**Work required:** Retype the lines of the listing below verbatim, starting at the line that contains "Which amongst gravel" and stopping after the line that contains "12.0 metres". Omit the pictures from your answer.

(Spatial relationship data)
* * * * * * *

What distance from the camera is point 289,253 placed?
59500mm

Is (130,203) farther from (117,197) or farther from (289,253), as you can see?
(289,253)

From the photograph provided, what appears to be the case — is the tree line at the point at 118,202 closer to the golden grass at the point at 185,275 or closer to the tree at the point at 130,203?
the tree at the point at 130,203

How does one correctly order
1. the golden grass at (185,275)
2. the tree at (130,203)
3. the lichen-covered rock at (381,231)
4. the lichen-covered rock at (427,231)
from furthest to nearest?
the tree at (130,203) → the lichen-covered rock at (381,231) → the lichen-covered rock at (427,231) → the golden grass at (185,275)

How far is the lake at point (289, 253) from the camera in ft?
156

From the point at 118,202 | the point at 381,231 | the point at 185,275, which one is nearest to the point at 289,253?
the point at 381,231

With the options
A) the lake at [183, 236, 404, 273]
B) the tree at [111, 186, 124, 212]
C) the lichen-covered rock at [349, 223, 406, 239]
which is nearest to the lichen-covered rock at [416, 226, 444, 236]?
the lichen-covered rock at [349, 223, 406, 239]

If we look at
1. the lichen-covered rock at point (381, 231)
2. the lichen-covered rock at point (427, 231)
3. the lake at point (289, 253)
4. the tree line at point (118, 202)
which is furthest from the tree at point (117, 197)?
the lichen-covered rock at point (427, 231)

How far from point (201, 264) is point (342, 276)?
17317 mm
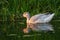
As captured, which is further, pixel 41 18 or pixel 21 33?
pixel 41 18

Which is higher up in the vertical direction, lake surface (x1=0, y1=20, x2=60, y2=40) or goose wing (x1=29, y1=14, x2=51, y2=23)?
goose wing (x1=29, y1=14, x2=51, y2=23)

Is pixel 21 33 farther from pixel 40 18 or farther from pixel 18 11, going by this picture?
pixel 18 11

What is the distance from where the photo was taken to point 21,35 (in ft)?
36.8

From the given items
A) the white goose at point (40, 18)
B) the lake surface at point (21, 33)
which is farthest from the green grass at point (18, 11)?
the white goose at point (40, 18)

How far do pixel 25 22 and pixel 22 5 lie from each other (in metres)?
1.08

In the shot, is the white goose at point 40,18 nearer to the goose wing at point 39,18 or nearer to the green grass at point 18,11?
the goose wing at point 39,18

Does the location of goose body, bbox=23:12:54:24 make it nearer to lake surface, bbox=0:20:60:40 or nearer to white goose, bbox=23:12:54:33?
white goose, bbox=23:12:54:33

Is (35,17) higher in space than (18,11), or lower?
lower

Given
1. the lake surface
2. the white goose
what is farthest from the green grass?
the white goose

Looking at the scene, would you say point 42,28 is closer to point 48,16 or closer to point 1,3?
point 48,16

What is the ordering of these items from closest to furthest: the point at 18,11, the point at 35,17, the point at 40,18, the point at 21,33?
the point at 21,33
the point at 35,17
the point at 40,18
the point at 18,11

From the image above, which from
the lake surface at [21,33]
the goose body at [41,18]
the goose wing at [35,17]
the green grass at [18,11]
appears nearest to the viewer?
the lake surface at [21,33]

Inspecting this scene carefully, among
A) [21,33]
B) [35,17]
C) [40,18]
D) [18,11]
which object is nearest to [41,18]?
[40,18]

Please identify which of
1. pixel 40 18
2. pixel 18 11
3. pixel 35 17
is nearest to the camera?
pixel 35 17
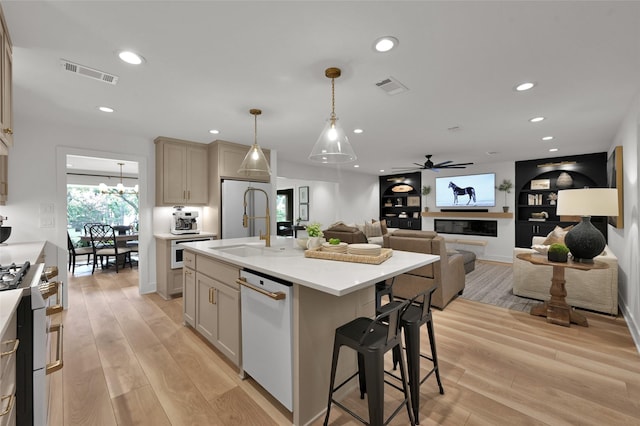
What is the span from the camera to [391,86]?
100 inches

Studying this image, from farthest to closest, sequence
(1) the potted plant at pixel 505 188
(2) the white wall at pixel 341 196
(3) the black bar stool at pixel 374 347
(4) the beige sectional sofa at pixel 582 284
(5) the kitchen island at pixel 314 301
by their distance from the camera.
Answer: (2) the white wall at pixel 341 196 < (1) the potted plant at pixel 505 188 < (4) the beige sectional sofa at pixel 582 284 < (5) the kitchen island at pixel 314 301 < (3) the black bar stool at pixel 374 347

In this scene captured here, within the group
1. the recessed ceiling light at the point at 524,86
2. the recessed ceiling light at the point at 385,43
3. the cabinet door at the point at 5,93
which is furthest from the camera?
the recessed ceiling light at the point at 524,86

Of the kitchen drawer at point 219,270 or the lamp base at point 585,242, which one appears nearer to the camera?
the kitchen drawer at point 219,270

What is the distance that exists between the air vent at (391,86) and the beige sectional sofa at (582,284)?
2876 mm

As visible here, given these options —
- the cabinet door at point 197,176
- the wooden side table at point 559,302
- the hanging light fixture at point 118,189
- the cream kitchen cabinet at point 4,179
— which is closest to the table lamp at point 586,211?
the wooden side table at point 559,302

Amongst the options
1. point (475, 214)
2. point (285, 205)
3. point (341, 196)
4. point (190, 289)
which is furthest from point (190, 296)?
point (285, 205)

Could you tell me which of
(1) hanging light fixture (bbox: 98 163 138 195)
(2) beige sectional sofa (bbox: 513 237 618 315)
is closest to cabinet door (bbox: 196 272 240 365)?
(2) beige sectional sofa (bbox: 513 237 618 315)

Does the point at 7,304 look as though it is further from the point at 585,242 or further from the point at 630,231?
the point at 630,231

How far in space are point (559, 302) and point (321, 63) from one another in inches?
139

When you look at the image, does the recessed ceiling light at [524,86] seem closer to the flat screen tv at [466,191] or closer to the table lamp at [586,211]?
the table lamp at [586,211]

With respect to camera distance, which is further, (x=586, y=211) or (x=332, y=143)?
(x=586, y=211)

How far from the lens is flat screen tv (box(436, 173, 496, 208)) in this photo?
7016mm

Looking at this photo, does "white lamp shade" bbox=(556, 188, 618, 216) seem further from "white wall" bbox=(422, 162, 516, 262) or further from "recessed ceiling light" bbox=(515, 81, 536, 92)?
"white wall" bbox=(422, 162, 516, 262)

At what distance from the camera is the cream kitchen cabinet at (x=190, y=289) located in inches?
110
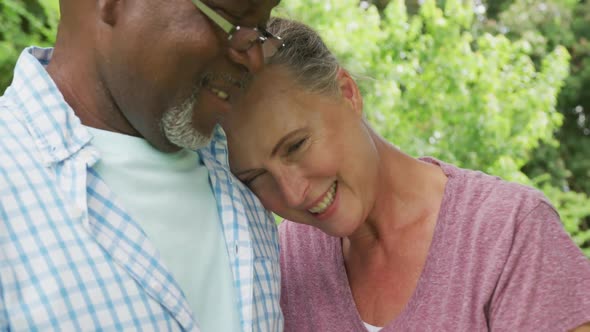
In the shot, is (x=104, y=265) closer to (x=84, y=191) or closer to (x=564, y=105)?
(x=84, y=191)

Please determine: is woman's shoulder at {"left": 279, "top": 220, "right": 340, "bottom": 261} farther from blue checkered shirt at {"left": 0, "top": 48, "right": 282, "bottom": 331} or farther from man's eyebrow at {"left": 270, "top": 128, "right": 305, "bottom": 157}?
blue checkered shirt at {"left": 0, "top": 48, "right": 282, "bottom": 331}

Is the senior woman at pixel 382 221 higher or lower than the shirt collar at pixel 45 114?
lower

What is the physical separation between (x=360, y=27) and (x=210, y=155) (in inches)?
140

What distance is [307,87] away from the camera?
7.02ft

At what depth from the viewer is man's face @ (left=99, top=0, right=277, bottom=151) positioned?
1.66 metres

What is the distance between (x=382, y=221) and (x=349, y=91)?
1.24ft

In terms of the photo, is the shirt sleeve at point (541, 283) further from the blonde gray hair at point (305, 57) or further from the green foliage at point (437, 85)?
the green foliage at point (437, 85)

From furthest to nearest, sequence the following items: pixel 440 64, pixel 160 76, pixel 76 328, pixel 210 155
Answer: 1. pixel 440 64
2. pixel 210 155
3. pixel 160 76
4. pixel 76 328

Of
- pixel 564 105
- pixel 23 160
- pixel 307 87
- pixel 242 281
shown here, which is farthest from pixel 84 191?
pixel 564 105

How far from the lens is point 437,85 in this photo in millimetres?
5828

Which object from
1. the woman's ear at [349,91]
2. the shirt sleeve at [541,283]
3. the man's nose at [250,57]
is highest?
the man's nose at [250,57]

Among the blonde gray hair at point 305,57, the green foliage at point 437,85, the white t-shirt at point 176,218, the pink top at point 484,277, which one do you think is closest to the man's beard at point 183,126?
the white t-shirt at point 176,218

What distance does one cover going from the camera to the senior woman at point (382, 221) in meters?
1.96

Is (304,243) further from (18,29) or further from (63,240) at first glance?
(18,29)
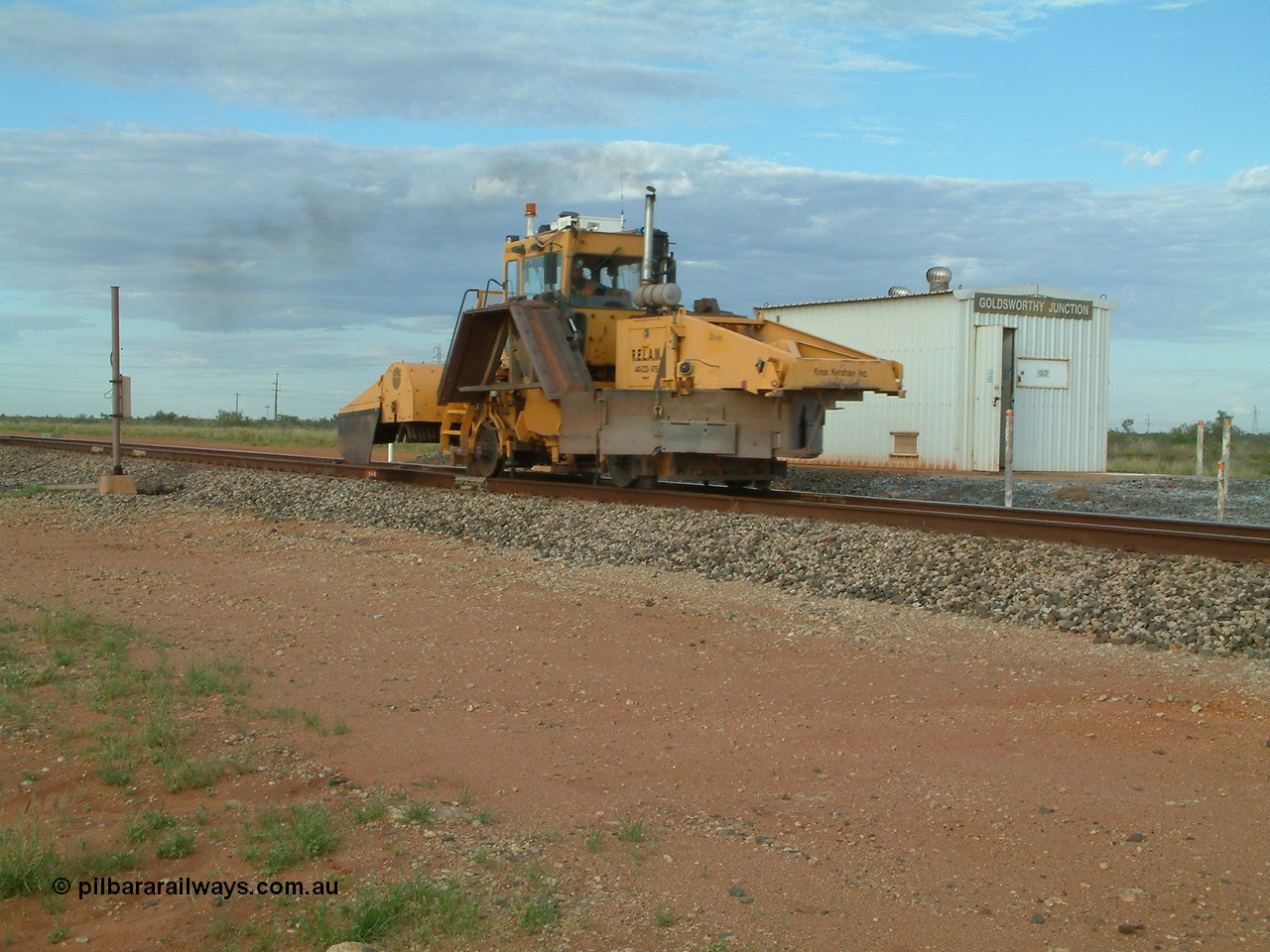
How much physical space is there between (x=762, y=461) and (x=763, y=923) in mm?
11100

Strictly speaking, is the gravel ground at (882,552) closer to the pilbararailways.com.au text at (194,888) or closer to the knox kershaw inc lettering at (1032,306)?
the pilbararailways.com.au text at (194,888)

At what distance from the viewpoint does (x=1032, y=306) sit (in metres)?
23.5

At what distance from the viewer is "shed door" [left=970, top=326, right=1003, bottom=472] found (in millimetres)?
22406

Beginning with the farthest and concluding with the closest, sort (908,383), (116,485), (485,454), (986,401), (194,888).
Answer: (908,383), (986,401), (116,485), (485,454), (194,888)

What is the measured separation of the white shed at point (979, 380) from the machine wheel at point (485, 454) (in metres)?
9.08

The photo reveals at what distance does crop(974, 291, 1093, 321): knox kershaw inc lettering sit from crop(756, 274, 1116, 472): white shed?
0.07ft

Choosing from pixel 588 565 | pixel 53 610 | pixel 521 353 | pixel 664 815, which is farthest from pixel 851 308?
pixel 664 815

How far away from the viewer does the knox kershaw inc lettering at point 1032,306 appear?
74.5ft

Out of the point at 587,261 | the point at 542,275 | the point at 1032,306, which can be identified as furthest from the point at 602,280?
the point at 1032,306

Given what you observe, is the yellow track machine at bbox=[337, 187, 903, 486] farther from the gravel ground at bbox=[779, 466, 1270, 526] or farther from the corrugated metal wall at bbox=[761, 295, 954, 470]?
the corrugated metal wall at bbox=[761, 295, 954, 470]

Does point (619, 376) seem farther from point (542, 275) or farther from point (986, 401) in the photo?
point (986, 401)

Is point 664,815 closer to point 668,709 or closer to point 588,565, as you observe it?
point 668,709

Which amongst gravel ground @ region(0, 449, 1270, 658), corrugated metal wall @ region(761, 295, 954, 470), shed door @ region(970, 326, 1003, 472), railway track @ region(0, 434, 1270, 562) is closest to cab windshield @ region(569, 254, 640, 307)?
railway track @ region(0, 434, 1270, 562)

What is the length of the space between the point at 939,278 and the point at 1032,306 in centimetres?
270
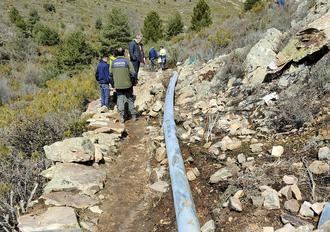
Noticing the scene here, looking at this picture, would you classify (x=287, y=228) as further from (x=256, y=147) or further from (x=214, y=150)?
(x=214, y=150)

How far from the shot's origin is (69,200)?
446 cm

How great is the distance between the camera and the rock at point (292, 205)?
3381mm

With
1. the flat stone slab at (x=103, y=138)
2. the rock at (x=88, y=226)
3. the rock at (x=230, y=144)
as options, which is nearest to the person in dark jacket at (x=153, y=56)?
the flat stone slab at (x=103, y=138)

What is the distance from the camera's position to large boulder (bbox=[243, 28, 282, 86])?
707cm

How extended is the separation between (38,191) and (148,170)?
1.64m

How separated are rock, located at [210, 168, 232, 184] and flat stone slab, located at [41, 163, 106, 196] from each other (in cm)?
165

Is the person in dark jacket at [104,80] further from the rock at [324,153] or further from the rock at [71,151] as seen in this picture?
the rock at [324,153]

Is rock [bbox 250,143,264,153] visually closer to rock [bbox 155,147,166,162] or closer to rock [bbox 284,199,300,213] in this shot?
rock [bbox 284,199,300,213]

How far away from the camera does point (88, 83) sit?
12.0 metres

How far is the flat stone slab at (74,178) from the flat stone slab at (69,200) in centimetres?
11

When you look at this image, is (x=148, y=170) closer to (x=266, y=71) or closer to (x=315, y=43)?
(x=266, y=71)

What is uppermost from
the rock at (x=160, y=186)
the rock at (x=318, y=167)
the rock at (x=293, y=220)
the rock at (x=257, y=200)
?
the rock at (x=318, y=167)

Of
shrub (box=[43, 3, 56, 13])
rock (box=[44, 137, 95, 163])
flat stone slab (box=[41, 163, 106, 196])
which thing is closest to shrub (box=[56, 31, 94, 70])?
rock (box=[44, 137, 95, 163])

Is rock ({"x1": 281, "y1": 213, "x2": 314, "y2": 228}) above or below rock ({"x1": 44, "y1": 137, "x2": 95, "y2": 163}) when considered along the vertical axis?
above
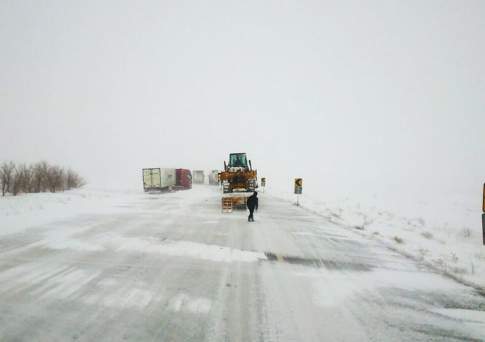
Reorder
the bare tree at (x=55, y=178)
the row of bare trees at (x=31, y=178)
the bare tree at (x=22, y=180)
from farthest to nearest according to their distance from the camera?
the bare tree at (x=55, y=178)
the bare tree at (x=22, y=180)
the row of bare trees at (x=31, y=178)

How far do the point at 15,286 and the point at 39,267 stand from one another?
1.02 m

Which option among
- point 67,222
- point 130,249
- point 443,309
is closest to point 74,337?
point 130,249

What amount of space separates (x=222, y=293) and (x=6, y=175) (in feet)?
108

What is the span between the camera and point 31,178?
29.1 metres


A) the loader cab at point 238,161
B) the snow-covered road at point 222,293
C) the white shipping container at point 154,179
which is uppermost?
the loader cab at point 238,161

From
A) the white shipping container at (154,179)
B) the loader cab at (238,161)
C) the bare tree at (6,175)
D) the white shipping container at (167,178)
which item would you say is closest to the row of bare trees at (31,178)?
the bare tree at (6,175)

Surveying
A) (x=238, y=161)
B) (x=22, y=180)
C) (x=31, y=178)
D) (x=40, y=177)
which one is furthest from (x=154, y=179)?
(x=238, y=161)

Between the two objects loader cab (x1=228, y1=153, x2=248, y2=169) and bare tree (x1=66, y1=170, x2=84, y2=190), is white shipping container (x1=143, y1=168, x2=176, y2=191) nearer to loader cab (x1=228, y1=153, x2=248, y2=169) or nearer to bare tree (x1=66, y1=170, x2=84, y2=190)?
bare tree (x1=66, y1=170, x2=84, y2=190)

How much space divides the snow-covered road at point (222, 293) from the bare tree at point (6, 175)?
24916 millimetres

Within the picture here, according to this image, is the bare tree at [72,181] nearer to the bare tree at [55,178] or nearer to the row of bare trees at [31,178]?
the row of bare trees at [31,178]

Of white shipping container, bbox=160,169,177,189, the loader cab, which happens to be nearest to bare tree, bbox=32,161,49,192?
white shipping container, bbox=160,169,177,189

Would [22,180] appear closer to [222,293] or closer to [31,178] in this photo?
[31,178]

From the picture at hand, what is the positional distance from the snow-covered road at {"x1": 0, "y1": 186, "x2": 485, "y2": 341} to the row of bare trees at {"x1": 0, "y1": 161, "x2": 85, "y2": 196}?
25.1 meters

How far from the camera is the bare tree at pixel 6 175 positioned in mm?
26125
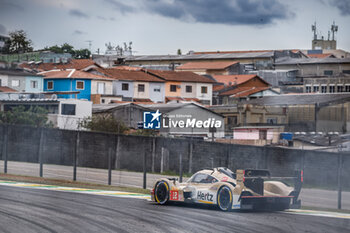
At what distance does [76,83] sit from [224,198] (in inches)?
2394

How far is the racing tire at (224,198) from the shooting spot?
58.0ft

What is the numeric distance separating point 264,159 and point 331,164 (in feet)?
11.5

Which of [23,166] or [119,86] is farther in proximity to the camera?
[119,86]

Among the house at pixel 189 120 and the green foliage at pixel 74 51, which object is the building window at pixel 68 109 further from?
the green foliage at pixel 74 51

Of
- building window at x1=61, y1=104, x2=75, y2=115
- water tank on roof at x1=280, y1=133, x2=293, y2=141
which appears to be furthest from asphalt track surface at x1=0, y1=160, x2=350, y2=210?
building window at x1=61, y1=104, x2=75, y2=115

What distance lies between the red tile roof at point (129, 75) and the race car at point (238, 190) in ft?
206

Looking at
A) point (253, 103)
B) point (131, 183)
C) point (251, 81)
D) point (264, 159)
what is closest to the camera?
point (131, 183)

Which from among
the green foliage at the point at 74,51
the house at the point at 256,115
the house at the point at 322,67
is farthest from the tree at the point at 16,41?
the house at the point at 322,67

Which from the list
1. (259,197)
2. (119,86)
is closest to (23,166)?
(259,197)

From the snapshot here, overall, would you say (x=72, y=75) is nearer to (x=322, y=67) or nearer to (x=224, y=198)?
(x=322, y=67)

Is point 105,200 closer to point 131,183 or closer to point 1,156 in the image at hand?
point 131,183

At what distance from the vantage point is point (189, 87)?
292 ft

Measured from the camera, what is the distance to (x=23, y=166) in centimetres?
3738

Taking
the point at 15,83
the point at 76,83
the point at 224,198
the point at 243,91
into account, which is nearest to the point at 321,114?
the point at 243,91
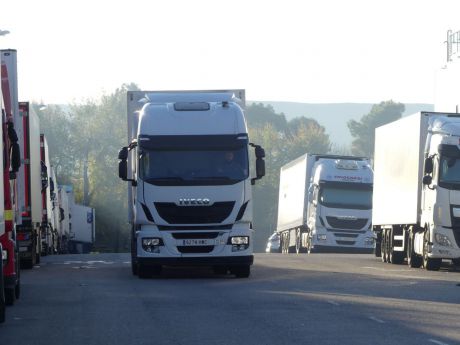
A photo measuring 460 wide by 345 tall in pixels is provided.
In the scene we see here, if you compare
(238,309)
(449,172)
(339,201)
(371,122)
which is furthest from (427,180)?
(371,122)

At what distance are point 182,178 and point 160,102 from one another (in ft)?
6.26

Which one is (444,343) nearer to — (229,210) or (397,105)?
(229,210)

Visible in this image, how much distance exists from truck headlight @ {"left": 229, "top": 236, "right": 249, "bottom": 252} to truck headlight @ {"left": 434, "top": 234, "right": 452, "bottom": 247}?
635 cm

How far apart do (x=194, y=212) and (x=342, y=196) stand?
23719 mm

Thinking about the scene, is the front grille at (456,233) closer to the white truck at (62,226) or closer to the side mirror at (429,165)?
the side mirror at (429,165)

* * * * * * *

**Answer to the problem:**
Which amongst gravel ground @ region(0, 449, 1270, 658), corrugated metal wall @ region(761, 295, 954, 470), shed door @ region(970, 326, 1003, 472), railway track @ region(0, 434, 1270, 562) is closest to cab windshield @ region(569, 254, 640, 307)?
railway track @ region(0, 434, 1270, 562)

What is the length of the space between the point at 939,278 and the point at 1032,306 in centimetres?
270
Noticing the scene here, looking at this picture, would you classify (x=287, y=228) as further from (x=256, y=147) or further from (x=214, y=150)?
(x=214, y=150)

How far from the shot's origin is (69,200)?
446 cm

How great is the distance between the camera and the rock at point (292, 205)?
3381mm

With
1. the flat stone slab at (x=103, y=138)
2. the rock at (x=88, y=226)
3. the rock at (x=230, y=144)
as options, which is nearest to the person in dark jacket at (x=153, y=56)?
the flat stone slab at (x=103, y=138)

What is the distance from the camera's position to large boulder (bbox=[243, 28, 282, 86])?
707cm

How extended is the separation between (38,191) and (148,170)?
1.64m

How separated are rock, located at [210, 168, 232, 184] and flat stone slab, located at [41, 163, 106, 196] from each other (in cm)?
165

Is the person in dark jacket at [104,80] further from the rock at [324,153] or further from the rock at [71,151] as seen in this picture?
the rock at [324,153]

Is rock [bbox 250,143,264,153] visually closer to rock [bbox 155,147,166,162] or closer to rock [bbox 284,199,300,213] in this shot?
rock [bbox 284,199,300,213]

How far away from the camera does point (88, 83) sit?
12.0 metres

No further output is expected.